Fighting to maintain a confident air despite mounting qualms, Neil guided her up the paved walk and brick steps to the narrow landing. A potted chrysanthemum drooped beside the wizened pumpkin smiling in toothless welcome leftover from Halloween. Fergus wasn’t much of a decorator.
Lifting his free hand, Neil banged the knocker on the olive-colored door. “Fergus!”
Mora gripped the iron railing with one hand. “Be this an alehouse ye’ve brought me to?”
“Of sorts. We’ll definitely be served refreshments.” Neil hoped she liked coffee. “It’s a townhouse.” What did they call townhouses in the British Isles, semi-detached, or was it attached? Likely it didn’t apply in her case anyway. “My friend, Angus Fergus, lives here.”
“Ah. He’s the tavern keeper, is he?”
“And a great deal more.”
Likely his eccentric business partner/best friend was settled in his favorite recliner with his laptop, tv remote in one hand and his caffeine molecule emblazoned mug in the other. Coffee was a food group to Fergus and one he took seriously. Even so, he might have dozed off in between caffeine highs or was preoccupied with one of his many gadgets.
Neil pressed the buzzer. “Fergus! Open up.”
“Not locked,” came the muffled reply.
Mora shook her head. “He leaves his door unbolted for all to enter at such a late hour. What of thieves? Every barrel of ale will be pilfered and all his cattle carried away.”
“I’ll caution him.” Though where Fergus would keep any cows in this development was questionable. As for the barrels, he’d probably fill them with his favorite specialty coffee.
“He ought to keep watch,” Mora added, clearly shocked at the lax security.
“Indeed.” Neil opened the door and ushered Mora into the living room, a catchall for Fergus’ beloved electronics. Techie magazines, comics, and the remains of fast-food meals littered the beige carpet.
Fergus didn’t look up from the leather upholstery. As usual, he was absorbed in his laptop. “Hail Caesar,” he said, offhandedly.
“Whyever does he call ye by sech a name?”

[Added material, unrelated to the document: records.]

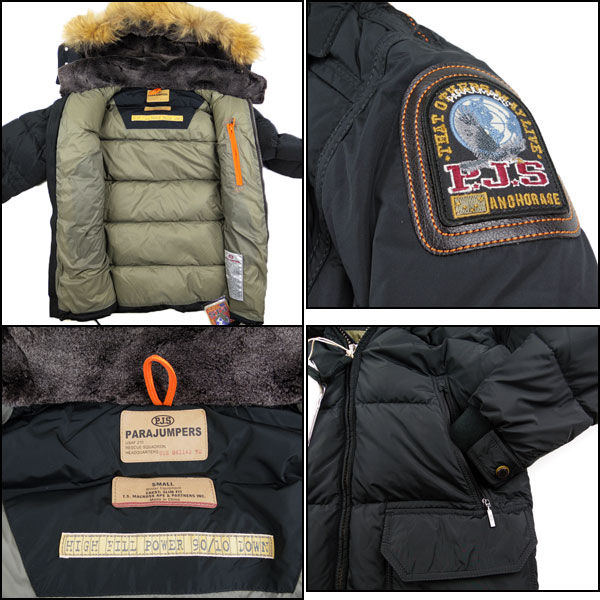 parajumpers mens maine jacket
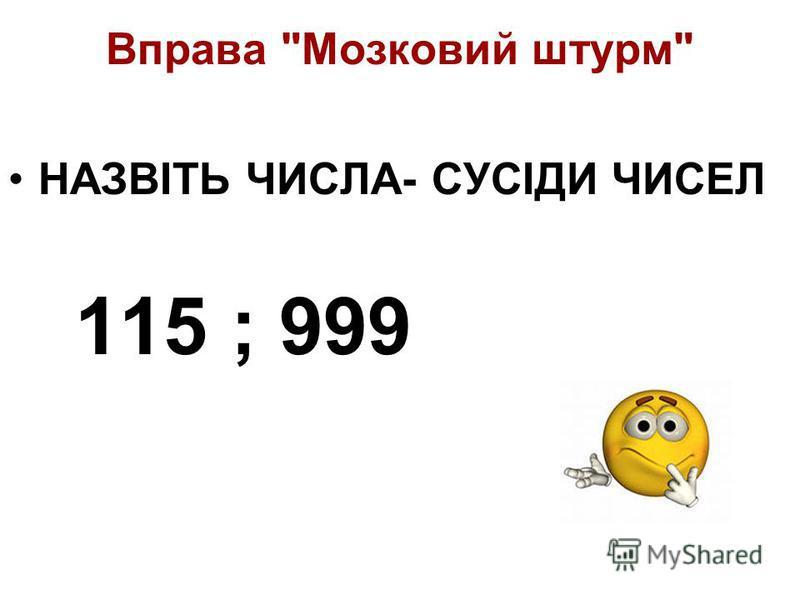 Вправа Мозковий штурм ПОРІВНЯЙТЕ ЧИСЛА 115 і 999 300 і 206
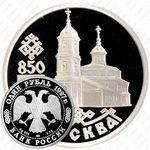 1 рубль 1997, собор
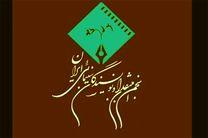 اعلام تاریخ برگزاری جشن منتقدان سینمایی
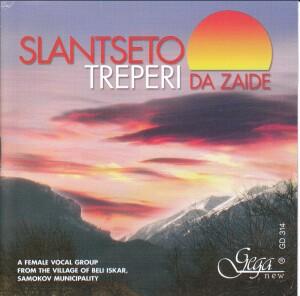 SLANTSETO TREPERI DA ZAIDE- A female vocal group from the village of Beli Iskar-Folk Music-Traditional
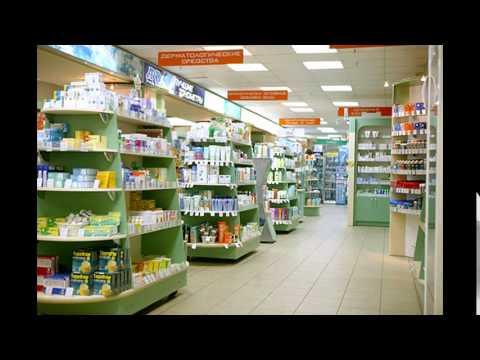 Аптека с Рецептурным Отделом в Москве
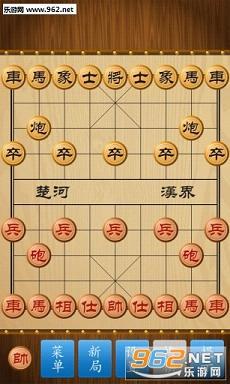 中国象棋真人对战单机版v1.70_截图1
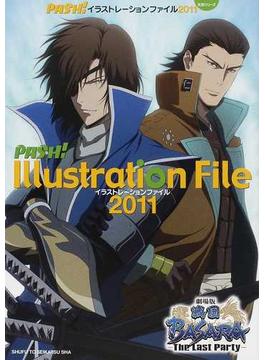 PASH!イラストレーションファイル 2011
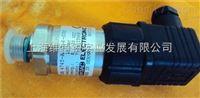 带前置隔膜贺德克压力传感器HDA4745-A-400-000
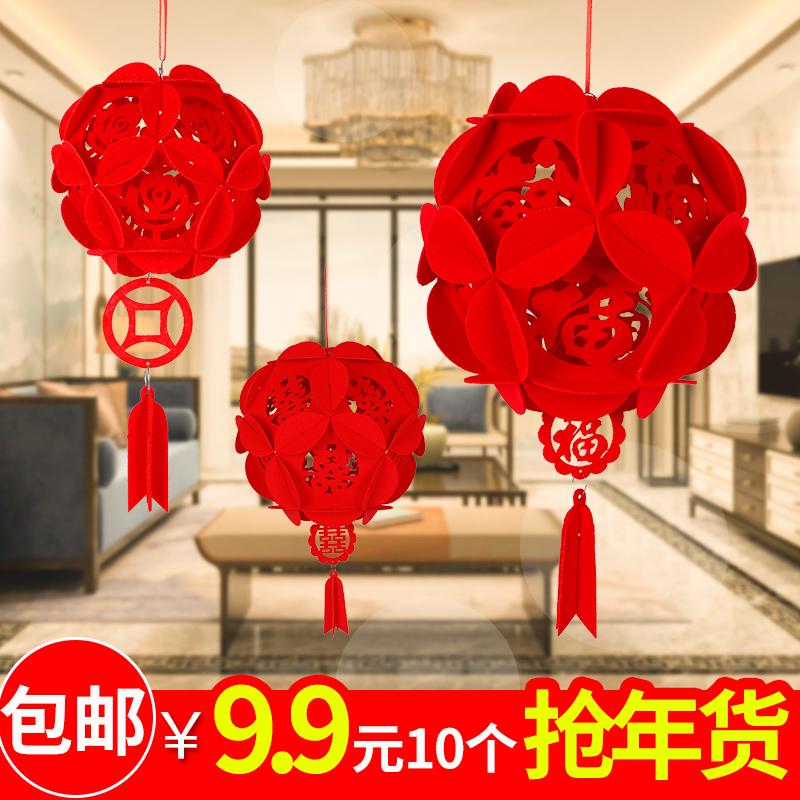 新年春节室内装饰无纺布大红小灯笼挂饰树上过年灯笼灯吊灯中国风
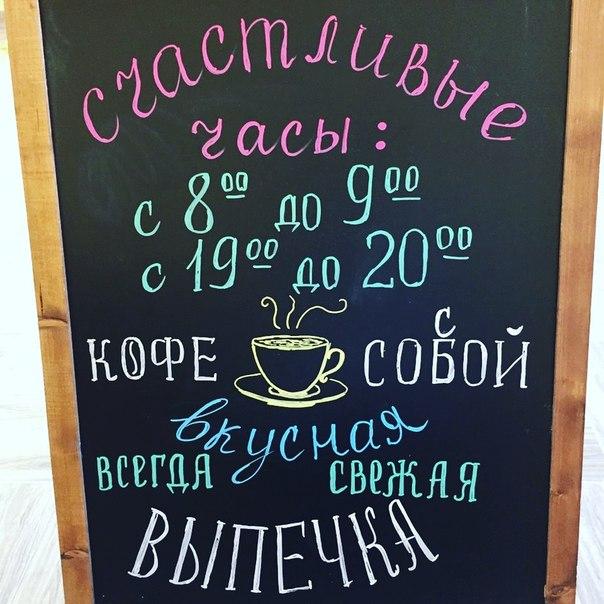 Фото №456239025 со страницы Ильи Крупенича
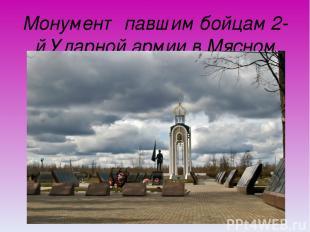 Монумент павшим бойцам 2-й Ударной армии в Мясном Бору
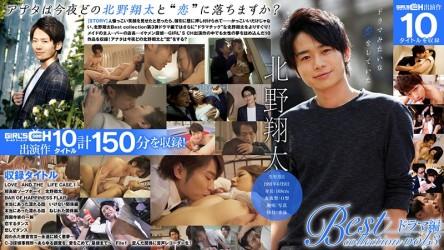 GRCH-303-2 北野翔太 Best collection vol.3 ドラマ編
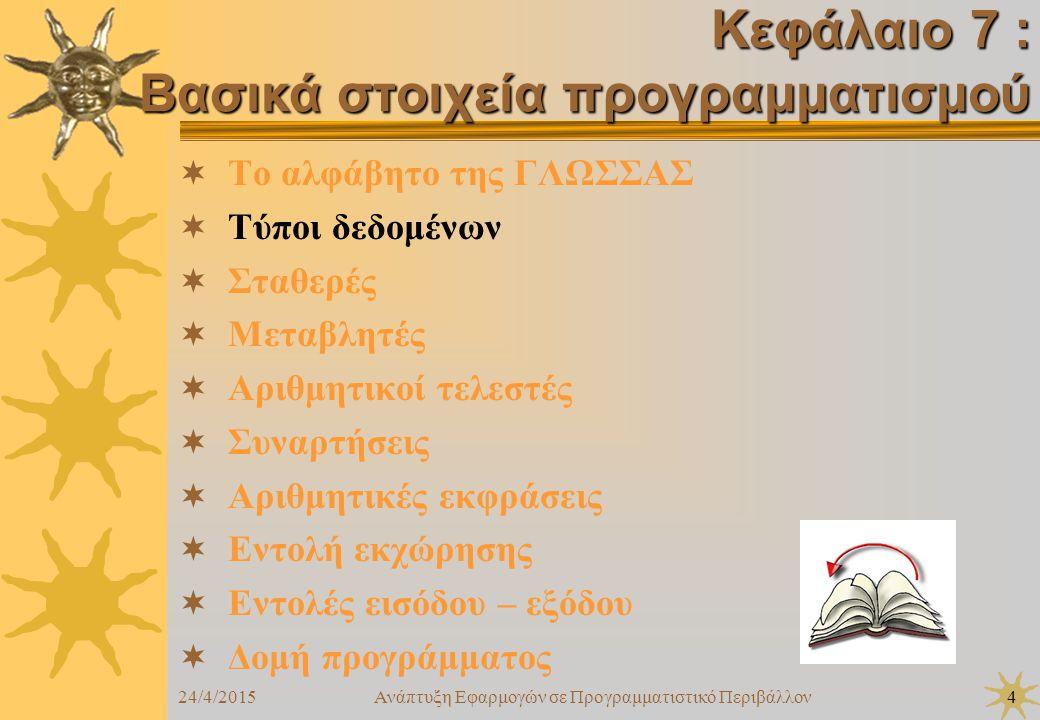 24/4/2015Ανάπτυξη Εφαρμογών σε Προγραμματιστικό Περιβάλλον45 Τεστ αυτοαξιολόγησης Γ, Β, Α, Δ Β, Γ, Δ, Α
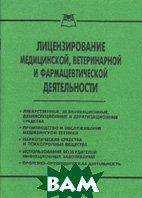 Лицензирование медицинской, ветеринарной и фармацевтической деятельности   купить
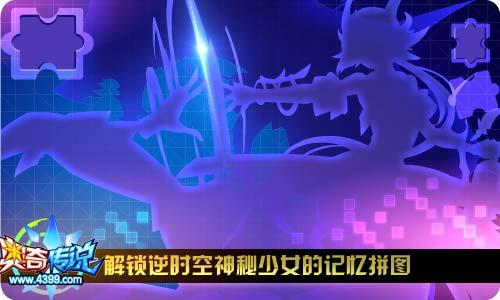 奥奇传说3.29更新 神暗御龙大圣登场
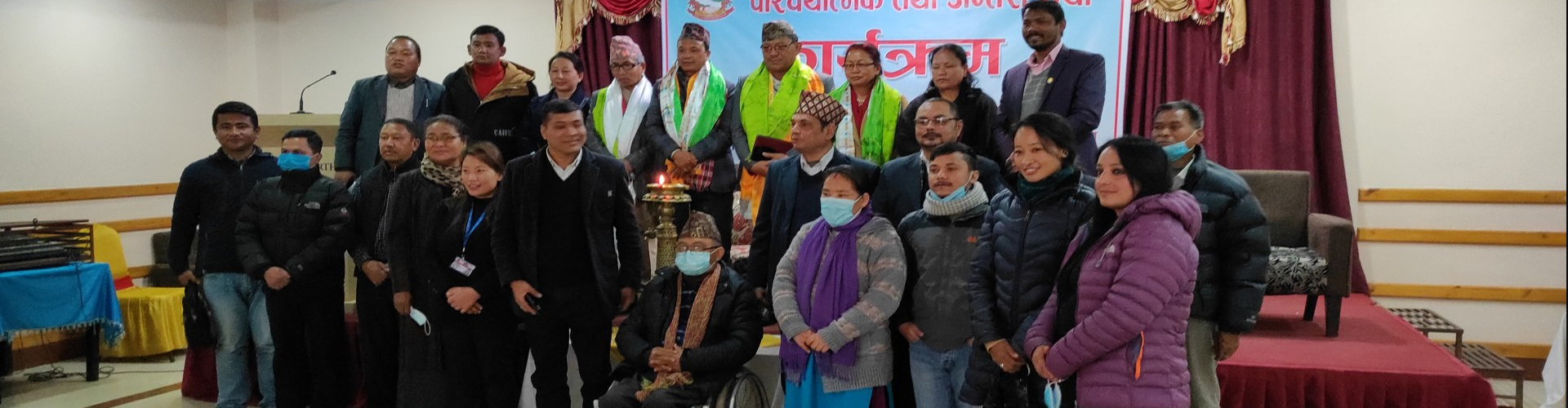 आयोगको पहिलो सार्वजनिक कार्यक्रम (सरोकारवाला संस्था तथा व्यक्तिहरुको परिचयात्मक तथा अन्तक्रिया कार्यक्रम) – २५ माघ २०७७, ललितपुर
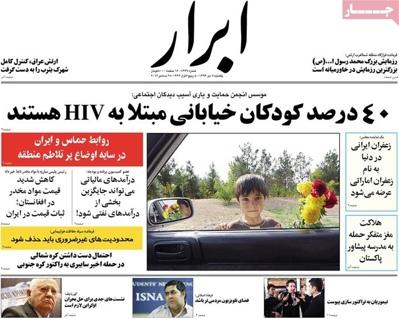 Abrar newspaper 12 - 28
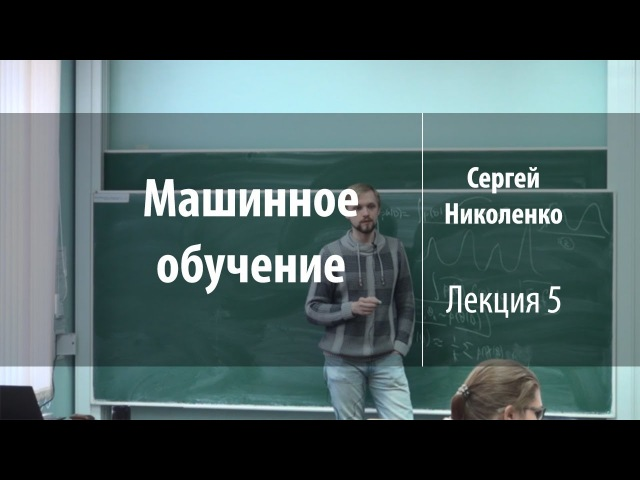 Лекция 5 | Машинное обучение | Сергей Николенко | Лекториум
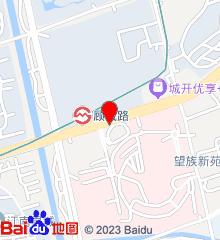 闵行妇幼保健院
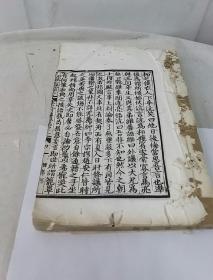 民国百衲本二十四史·宋史·八三、列传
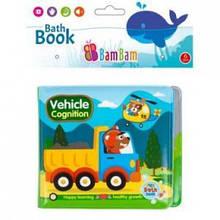 Книжечка для купания малыша BamBam  Транспорт  Польша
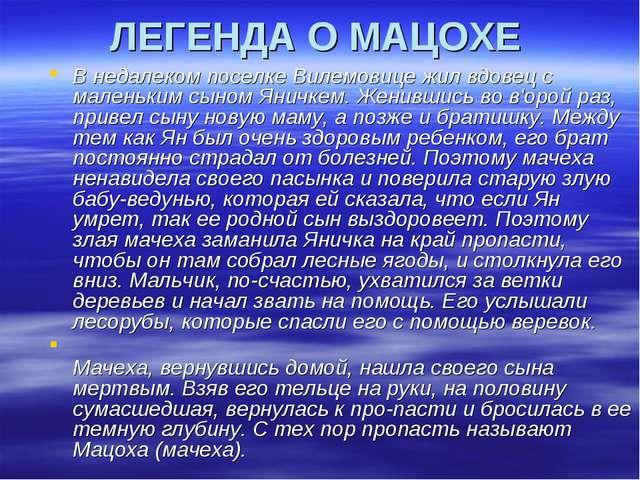 ЛЕГЕНДА О МАЦОХЕ В недалеком поселке Вилемовице жил вдовец с маленьким сыном...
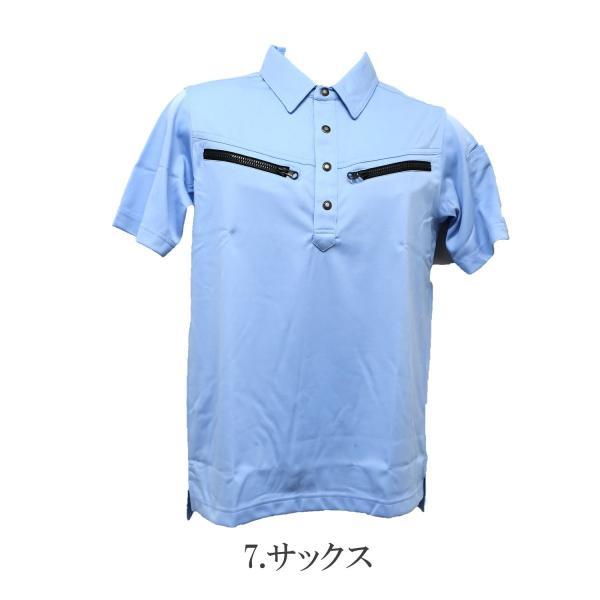 大特価!関東鳶 550半袖ポロシャツ|tobiwarabiueda|09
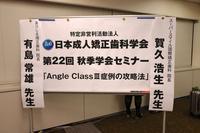 日本成人矯正歯科学会の秋季学会セミナーで講演しました - 木更津のありしま矯正歯科*院長のブログです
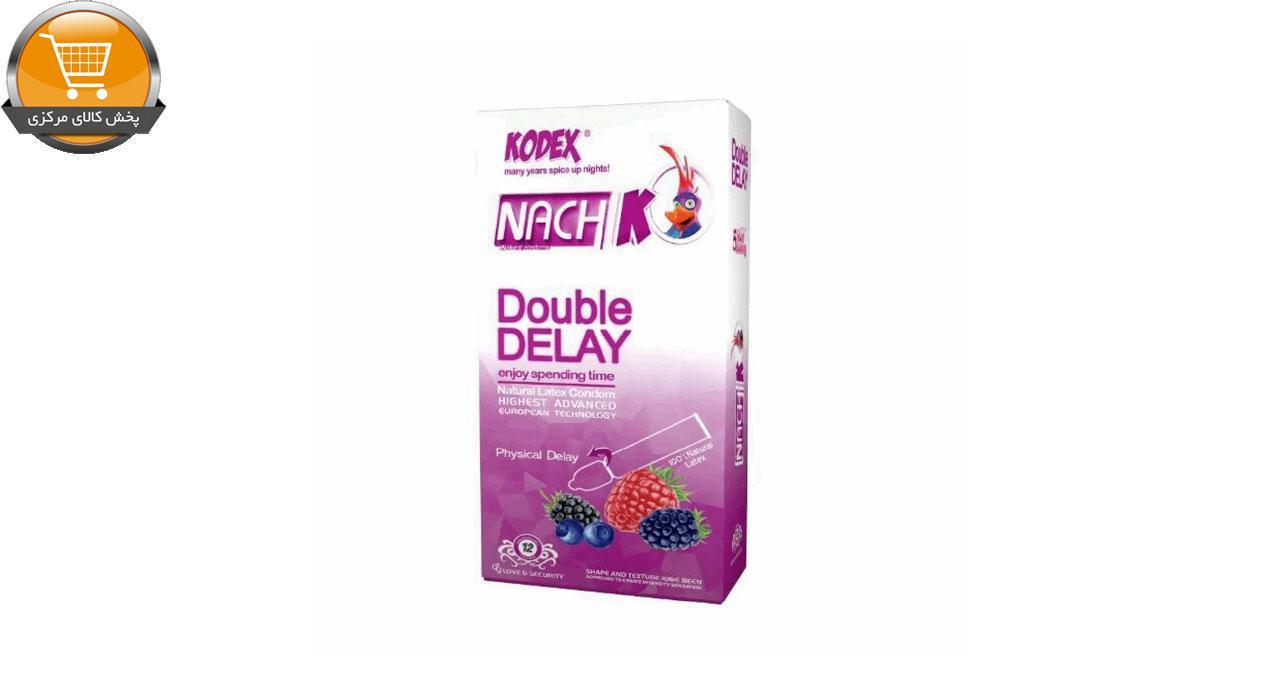 کاندوم تاخیری دوبل ناچ مدل Double Delay بسته 12 عددی | سفیرکالا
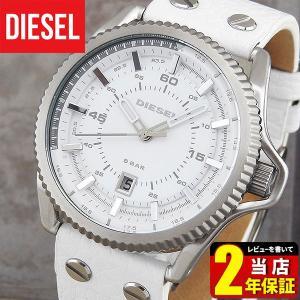 ディーゼル 時計 腕時計 DIESEL DZ1755 海外モデル Rollcage ロールケージ アナログ メンズ 白 ホワイト 革バンド レザー|tokeiten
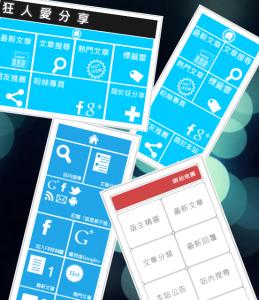 如何利用jQuery+CSS呈現Windows Phone Mango的Metro翻轉特效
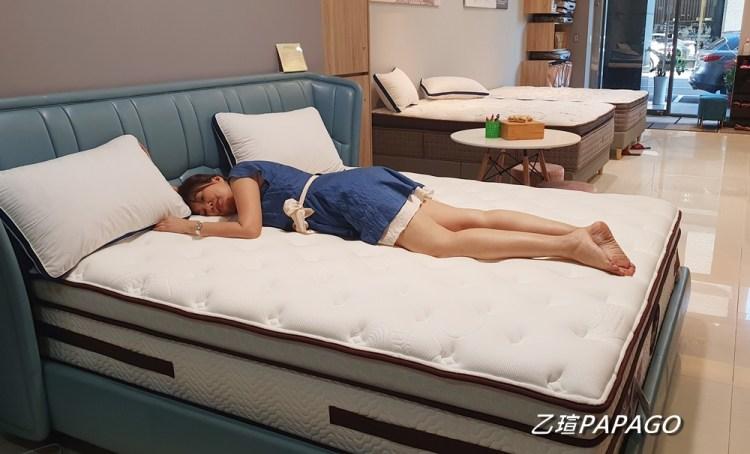 【台中台北床墊推薦】mimisleepbed 蜜覓花園床墊-台中大連形像館 給您一張舒適優質的床墊 讓您安然入夢、養精聚氣…如置身美麗花園般甜蜜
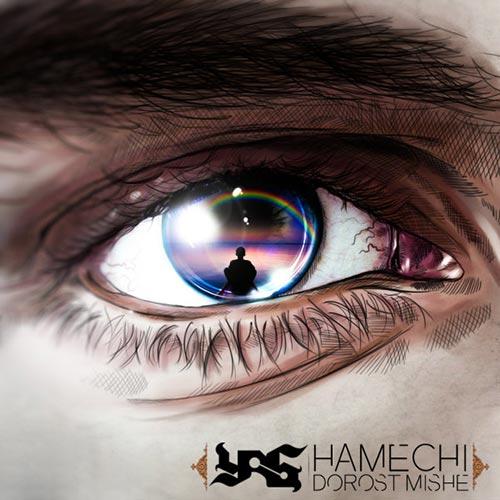 Yas - Hame chi Dorost Mishe
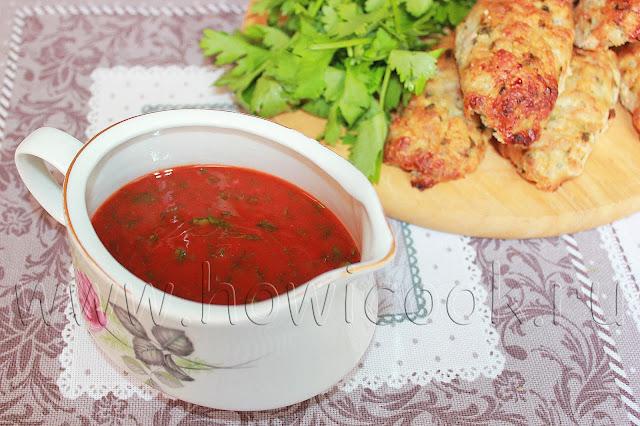 рецепт соуса кавказ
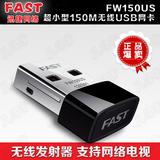 迅捷FW150US 150M 迷你型USB无线网卡AP 无线发射器 接收器WIFI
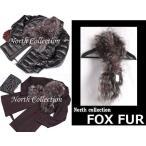 DFダークブラウンFOX こげ茶 毛皮 本毛皮 ファー リアルファー メンズ  メンズファッション フォックス  マフラー シルバーフォックス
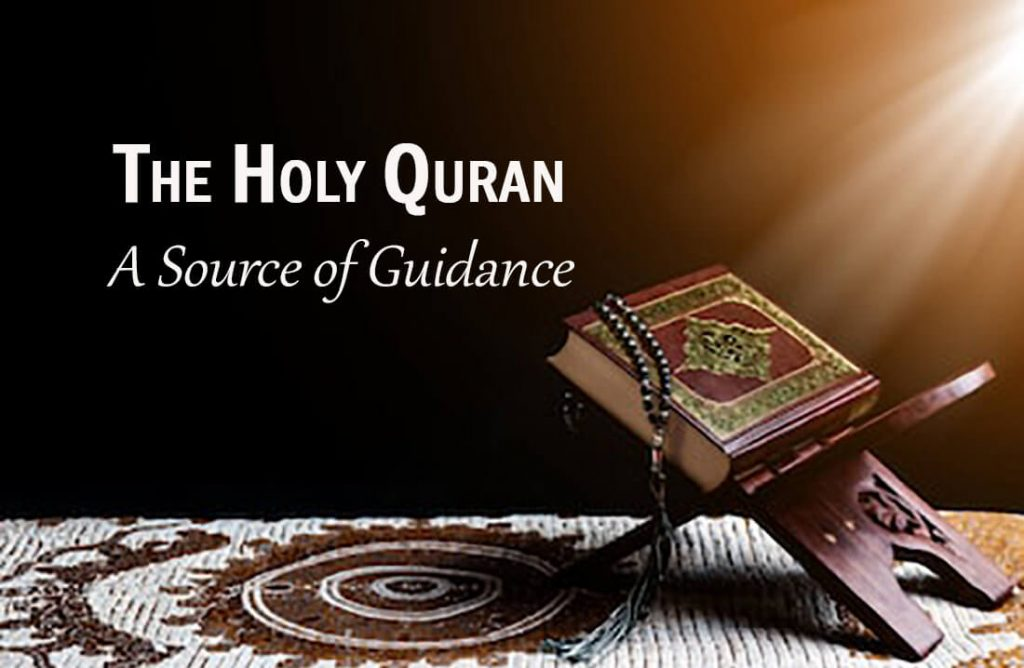 Holy-Quran-divine-guidance-tehreek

At Mora’s heavily accented query, Fergus arched his neck and peered up at them through the retro fifties glasses he didn’t really need. Fergus was all about Geek as the new kewl and more boyish looking than his actual age of twenty-four, further enhanced by his slender build. He had a quirky appeal, Neil supposed, but wasn’t exactly a babe magnet.
Fergus widened pale blue eyes and his reddish eyebrows rose above the thick black rims. “Who the—”
Neil could have said, “Mary Queen of Scots,” and Fergus wouldn’t have commented. Not the way he goggled at Mora.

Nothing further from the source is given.